--- TESTO FORNITO ---
=====

Amalgamate il tutto fino a che l’impasto diventi compatto e lasciate lievitare per circa un’ora. Stendete la pasta, tagliatela in forme ovali ed incidete con un coltello ogni forma. Cuocete al forno per circa venti minuti.

C7 – SPURRIA – San Marco D’Alunzio (ME)

Si tratta di una zuppa vegetale con tutto quello che si riesce a reperire nella campagna.

Su una base di soffritto fatto con la solita cipolla, sedano e carota, si vanno aggiungendo lenticchie, patate a dadiini, castagne secche, legumi secchi precedentemente ammollatiuna notte (fagioli, ceci, cicerchie, ecc.) cereali precedentemente ammollati 24 ore, grano, orzo.

C8 – PASTICCIOTTO (bianco delle suore) – Militello Rosmarino

Si prepara una frolla, impastando 200 gr di burro ammorbidito a temperatura ambiente, 200 gr di zucchero, due uova, uno alla volta e infine 450 gr di farina.
Appena l’impasto diventa omogeneo e si stacca facilmente, si avvolge in una pellicola e si fa riposare per due ore.

=====

--- COSA FARE ---
Aggiorna, per favore, il testo delle ricette da "Amalgamate il tutto" fino a "circa venti minuti." compreso, mettendo "una lama" al posto di "un coltello".

--- ESTRATTO DEL DATASET ---
=====

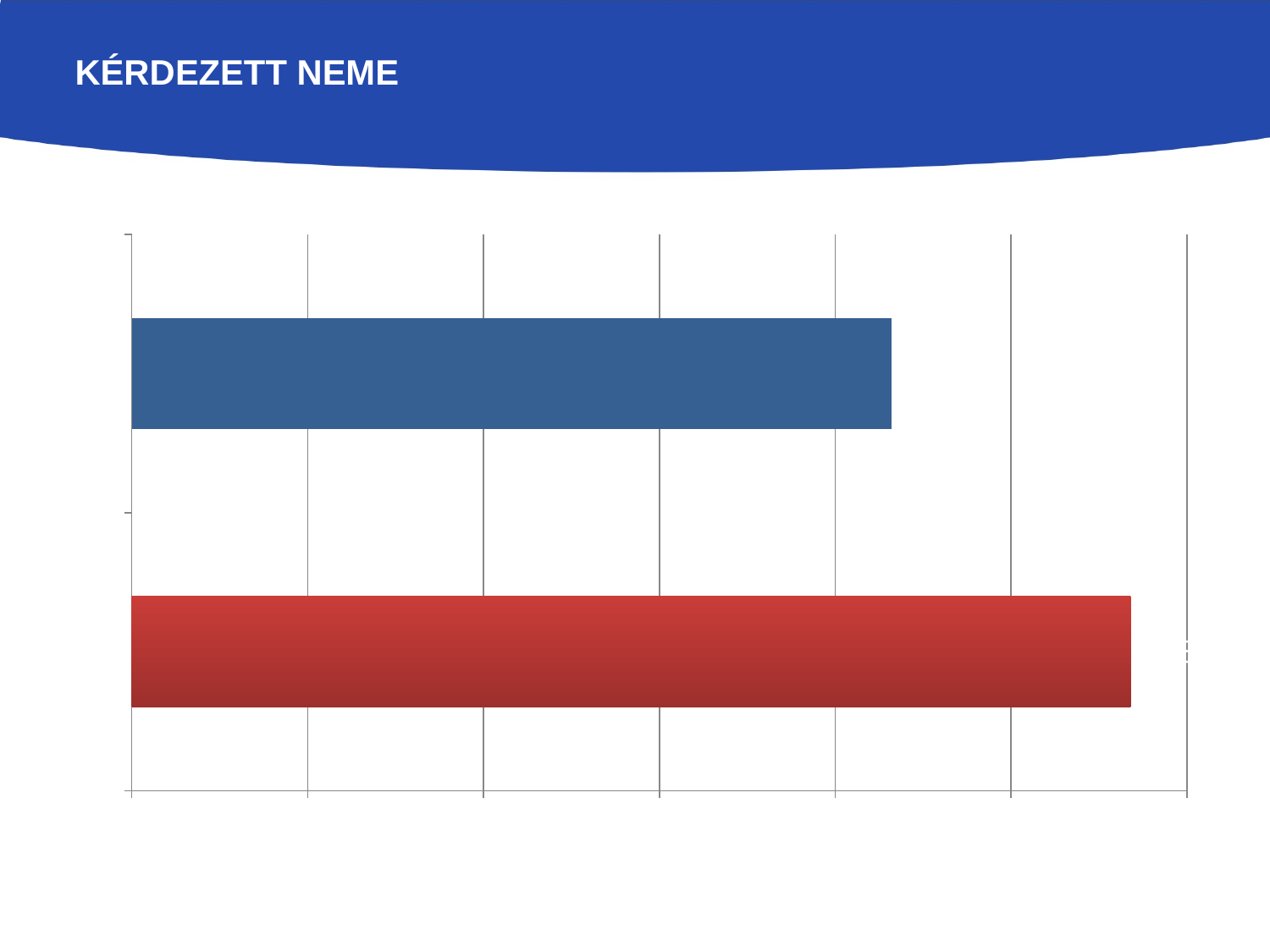
Which bar represents the highest value in the chart? the red (bottom) bar How many bars are plotted in the chart? 2 Which bar is longer, the blue (top) bar or the red (bottom) bar? the red (bottom) bar What is the title shown at the top of the slide? KÉRDEZETT NEME Which bar represents the lowest value in the chart? the blue (top) bar Are the bars in the chart drawn horizontally or vertically? horizontally What kind of chart is shown on the slide? bar chart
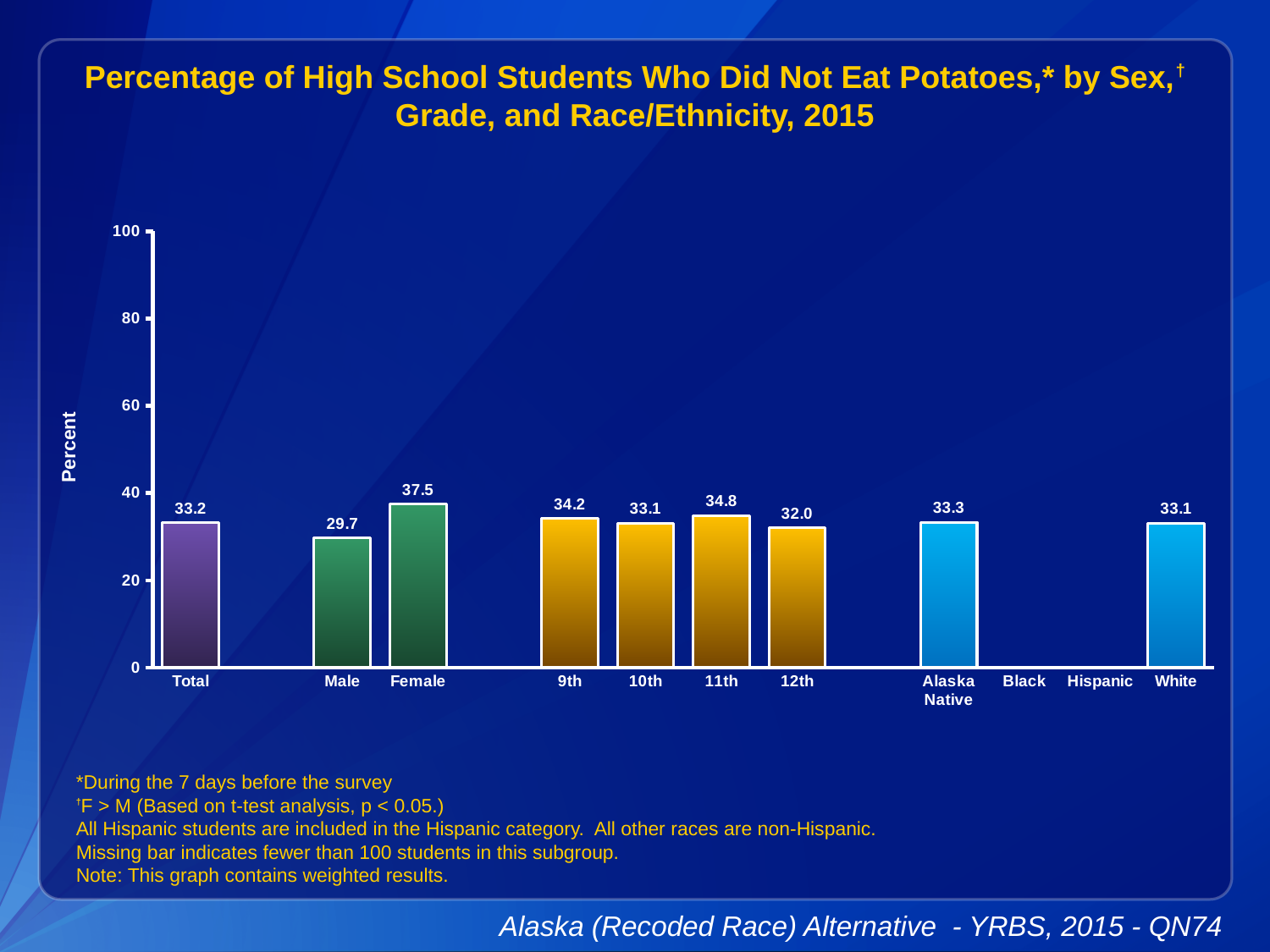
What is the difference between the Female and Male values? 7.8 Which category has the lowest value among the bars shown? Male Which is larger, the value for 9th grade or the value for 12th grade? 9th Is the value for Total greater or less than 40? less What is the value for 11th grade? 34.8 What is the difference between the 11th grade and 12th grade values? 2.8 What is the value for Female? 37.5 Which category has the highest value? Female Which categories on the x axis have no bar shown? Black and Hispanic What is the value for Male? 29.7 What is the value for Alaska Native? 33.3 What kind of chart is shown on the slide? bar chart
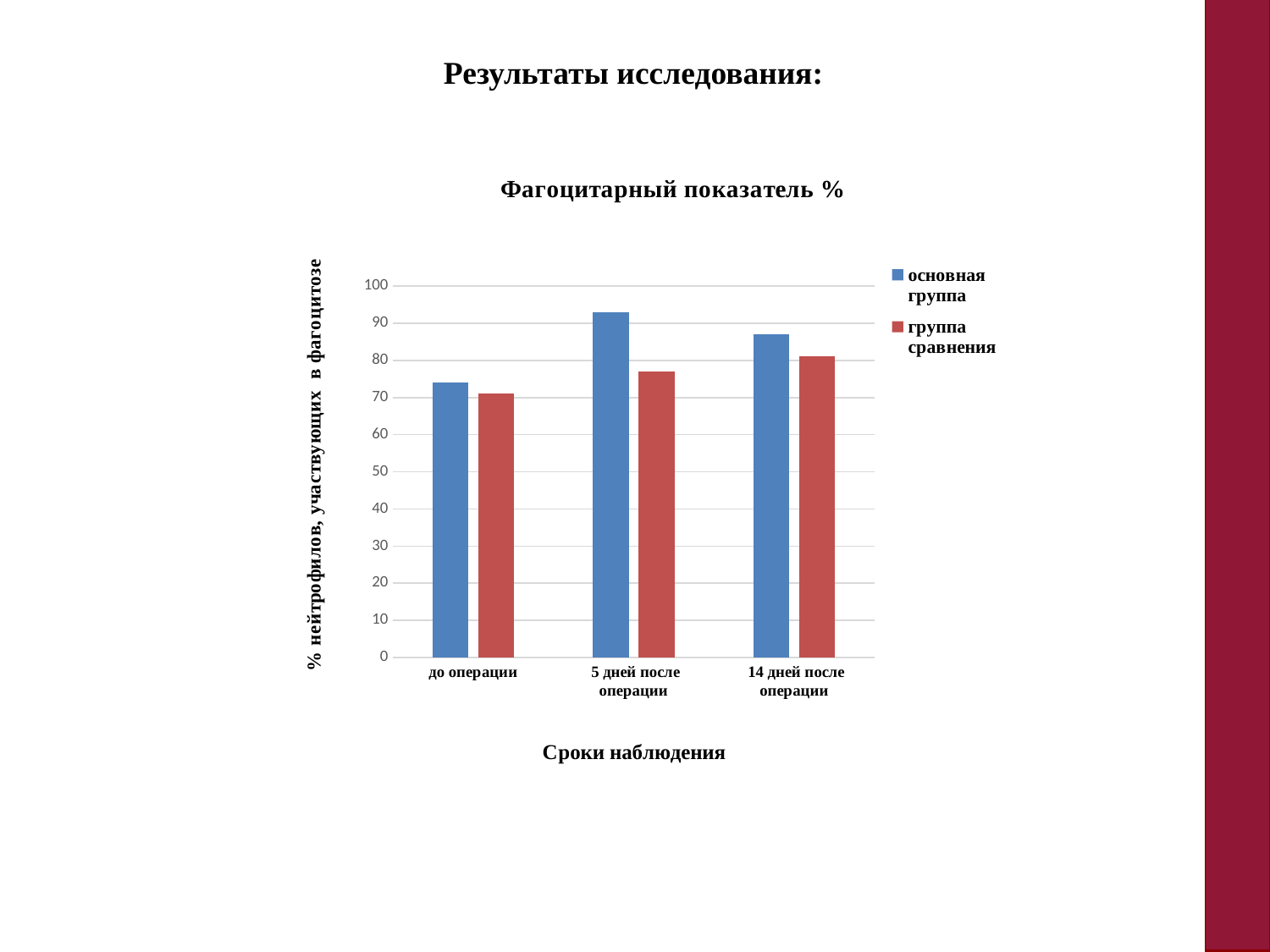
For which category is the value of основная группа highest? 5 дней после операции What is the x-axis title of the chart? Сроки наблюдения What kind of chart is shown on the slide? bar chart Is the value for основная группа at 5 дней после операции greater or less than 90? greater For which category is the value of группа сравнения highest? 14 дней после операции At 5 дней после операции, which series has the larger value, основная группа or группа сравнения? основная группа How many categories are shown on the x axis? 3 For which category is the value of основная группа lowest? до операции How many series does the legend list? 2 Do the values for группа сравнения rise or fall from до операции to 14 дней после операции? rise What is the title of the chart? Фагоцитарный показатель % Is the value for группа сравнения at 5 дней после операции greater or less than 80? less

=====

--- RISPOSTA ---
Amalgamate il tutto fino a che l’impasto diventi compatto e lasciate lievitare per circa un’ora. Stendete la pasta, tagliatela in forme ovali ed incidete con una lama ogni forma. Cuocete al forno per circa venti minuti.